Adding Category Annotations and Predictions

Overview

In this guide, we'll walk through the steps to upload category ground truth annotations and model predictions to Nucleus.

Uploading Ground Truth Annotations and Model Predictions

You can upload categorical annotations and predictions to your dataset in much the same way that you would other annotation types.

from nucleus import (
  NucleusClient,
  CategoryAnnotation,
  CategoryPrediction,
)

# setup
client = nucleus.NucleusClient("YOUR_SCALE_API_KEY")
dataset = client.get_dataset("ds_bw6de8s84pe0vbn6p5zg")

# create + upload ground truth annotation
category_gt = CategoryAnnotation(
  label="dress", 
  reference_id="image_1", 
  metadata={"dress_color": "navy"}
)

response = dataset.annotate(
  annotations=[category_gt],
  update=True,
  asynchronous=False # async is recommended, but sync jobs are easier to debug
)

# create model
model = client.create_model(
  name="My Model",
  reference_id="My-CNN",
  metadata={"timestamp": "121012401"}
)

# create + upload model prediction
category_pred = CategoryPrediction(
  label="dress",
  reference_id="image_1",
  confidence=0.5,
  class_pdf={"shirt": 0.4, "trousers": 0.1, "dress": 0.5}
)

job = dataset.upload_predictions(
  	model=model,
  	predictions=[category_pred],
  	update=True,
    asynchronous=True # async is recommended, but sync jobs are easier to debug
)

# poll current status
job.status()

# block until upload completes
job.sleep_until_complete()

Unlike with other annotation types, you don't need to call the calculate model metrics endpoint to update matches against ground truth annotations and calculate various metrics such as IOU for categorization.

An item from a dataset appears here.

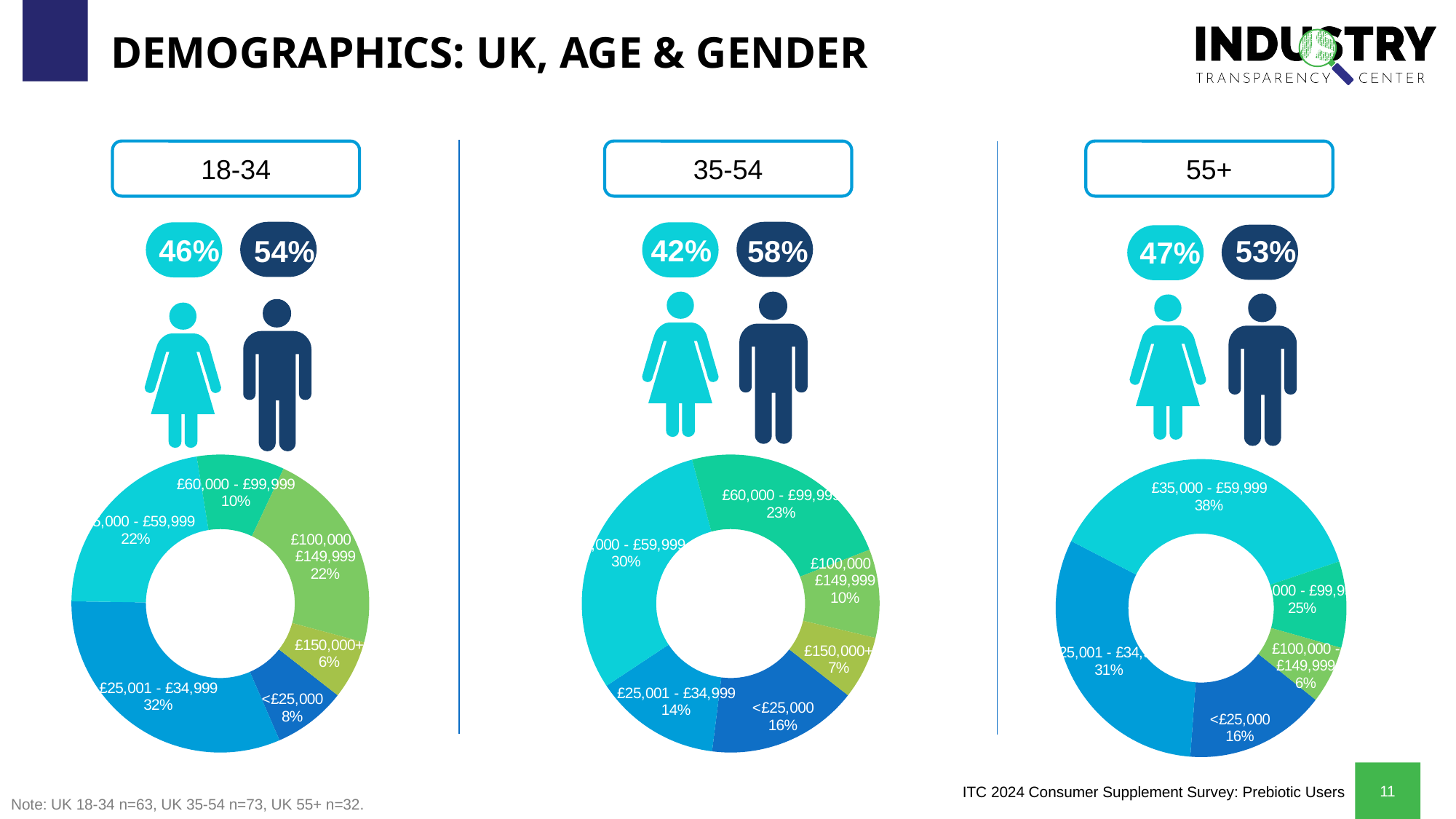
In the 18-34 donut chart, which income bracket has the smallest share? £150,000+ In the 35-54 donut chart, what share of respondents earn £60,000 - £99,999? 23% What percentage of the 35-54 age group is male, according to the slide? 58% What type of chart is used to show income brackets for each age group? Donut (pie) chart How many income bracket slices does the 35-54 donut chart show? 6 In the 55+ donut chart, what share of respondents earn £35,000 - £59,999? 38% What percentage of the 55+ age group is female, according to the slide? 47% In the 18-34 donut chart, what share of respondents earn £25,001 - £34,999? 32% In the 35-54 donut chart, which is larger: the <£25,000 slice or the £25,001 - £34,999 slice? <£25,000 In the 55+ donut chart, which income bracket has the smallest share? £100,000 - £149,999 In the 35-54 donut chart, which income bracket has the largest share? £35,000 - £59,999 In the 18-34 donut chart, what is the difference in percentage points between the £25,001 - £34,999 slice and the <£25,000 slice? 24 percentage points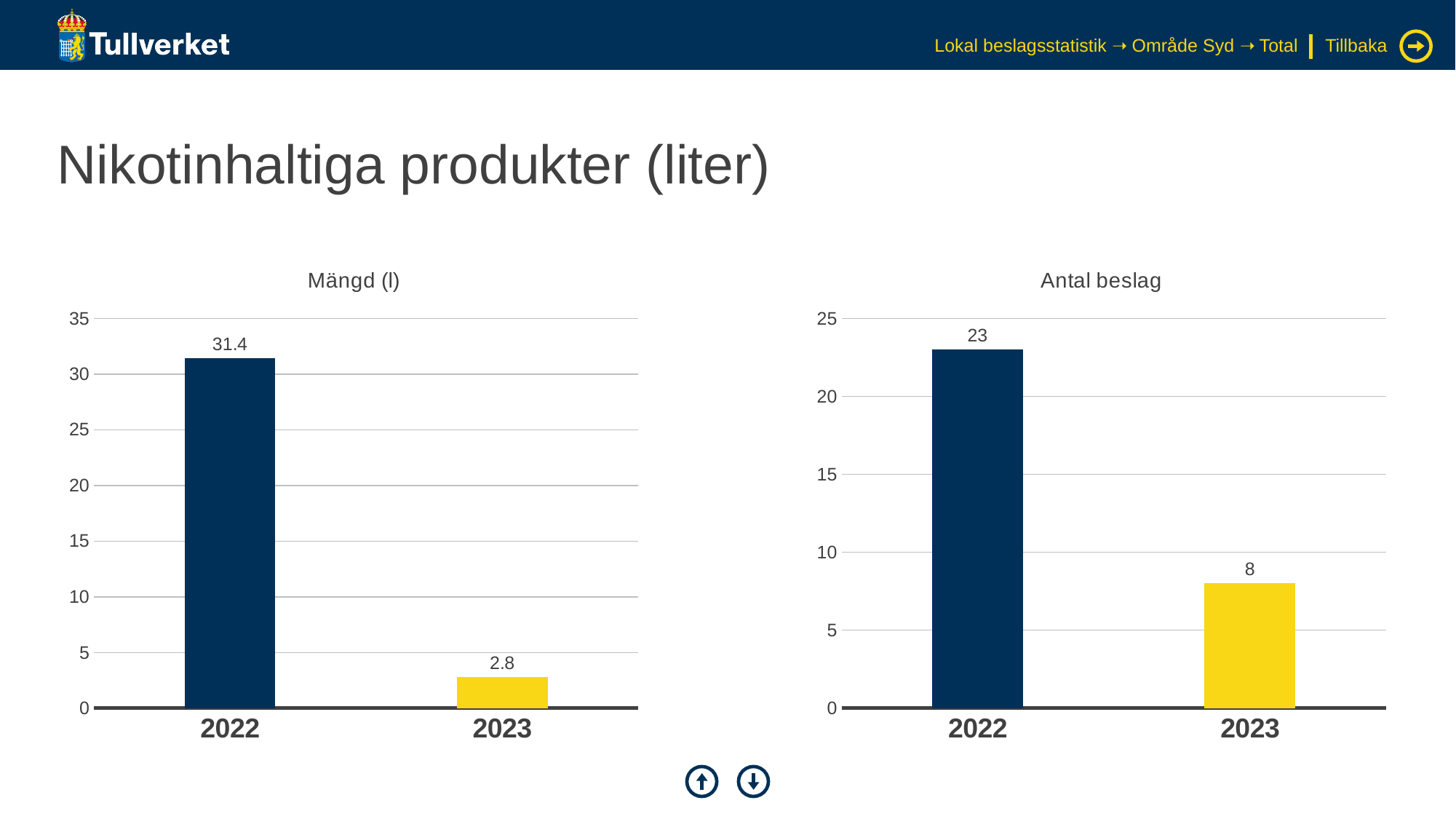
In the 'Antal beslag' chart, what is the value for 2022? 23 How many categories are shown on the x axis of the 'Mängd (l)' chart? 2 In the 'Antal beslag' chart, what is the difference between the 2022 and 2023 values? 15 In the 'Mängd (l)' chart, what is the value for 2023? 2.8 In the 'Antal beslag' chart, which year has the lowest value? 2023 In the 'Mängd (l)' chart, what is the value for 2022? 31.4 In the 'Mängd (l)' chart, what is the difference between the 2022 and 2023 values? 28.6 In the 'Antal beslag' chart, what is the value for 2023? 8 In the 'Mängd (l)' chart, which year has the highest value? 2022 What kind of chart is the 'Antal beslag' chart? bar chart In the 'Antal beslag' chart, is the value for 2022 greater or less than 20? greater In the 'Mängd (l)' chart, do the values rise or fall from 2022 to 2023? fall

Sorting by metrics, as well as the evaluation plots and metrics present in the Insights page will be automatically refreshed when you upload new category annotations and/or predictions. This is because by default you can only have a single category ground truth annotation per dataset item, and a single category prediction per dataset item per model, making matching category ground truth annotations and predictions trivial.

Adding Taxonomies

Adding taxonomies to your dataset allows you to upload more than one category annotation and prediction to a single dataset item. The taxonomy ensures that category annotations and predictions are properly matched for model debugging. The taxonomy needs to be added to the dataset before you can upload category annotations and predictions from that taxonomy to the items in your dataset.

from nucleus import (
  NucleusClient,
  CategoryAnnotation,
  CategoryPrediction,
)

# setup
client = nucleus.NucleusClient("YOUR_SCALE_API_KEY")
dataset = client.get_dataset("ds_bw6de8s84pe0vbn6p5zg")

# create taxonomy
dataset.add_taxonomy(
  taxonomy_name="clothing_type", 
  taxonomy_type="category", 
  labels=["shirt", "trousers", "dress"]
)

# create + upload ground truth annotation
category_gt = CategoryAnnotation(
  label="dress", 
  reference_id="image_1", 
  taxonomy_name="clothing_type", 
  metadata={"dress_color": "navy"}
)

response = dataset.annotate
  annotations=[category_gt],
  update=True,
  asynchronous=False # async is recommended, but sync jobs are easier to debug
)

# create model
model = client.create_model(
  name="My Model",
  reference_id="My-CNN",
  metadata={"timestamp": "121012401"}
)

# create + upload model prediction
category_pred = CategoryPrediction(
  label="dress",
  reference_id="image_1",
  taxonomy_name="clothing_type",
  confidence=0.5,
  class_pdf={"shirt": 0.4, "trousers": 0.1, "dress": 0.5}
)

job = dataset.upload_predictions(
  	model=model,
  	predictions=[category_pred],
  	update=True,
    asynchronous=True # async is recommended, but sync jobs are easier to debug
)

# poll current status
job.status()

# block until upload completes
job.sleep_until_complete()

Multi-Category Annotations and Predictions

Currently, the best way to add multi-category annotations or predictions to an item is to use multiple taxonomies. Rather than a single taxonomy with x classes, you can add x binary taxonomies, each with classes: True or False.

For example, consider a multi-category model predicting classes: shirt, trousers, and dress. You would first add three True/False taxonomies for each of the three classes. To add a prediction for an item of both the shirt and dress class, you would simply add True predictions for the shirt and dress taxonomies, and a False prediction for the trousers taxonomy. Unfortunately, the confidence and class PDFs will not be calibrated across taxonomies; one way to get around this is to attach actual PDF values or multiplicative weights as metadata.

Note this is a temporary workaround for native multi-category support in Nucleus, which is coming soon!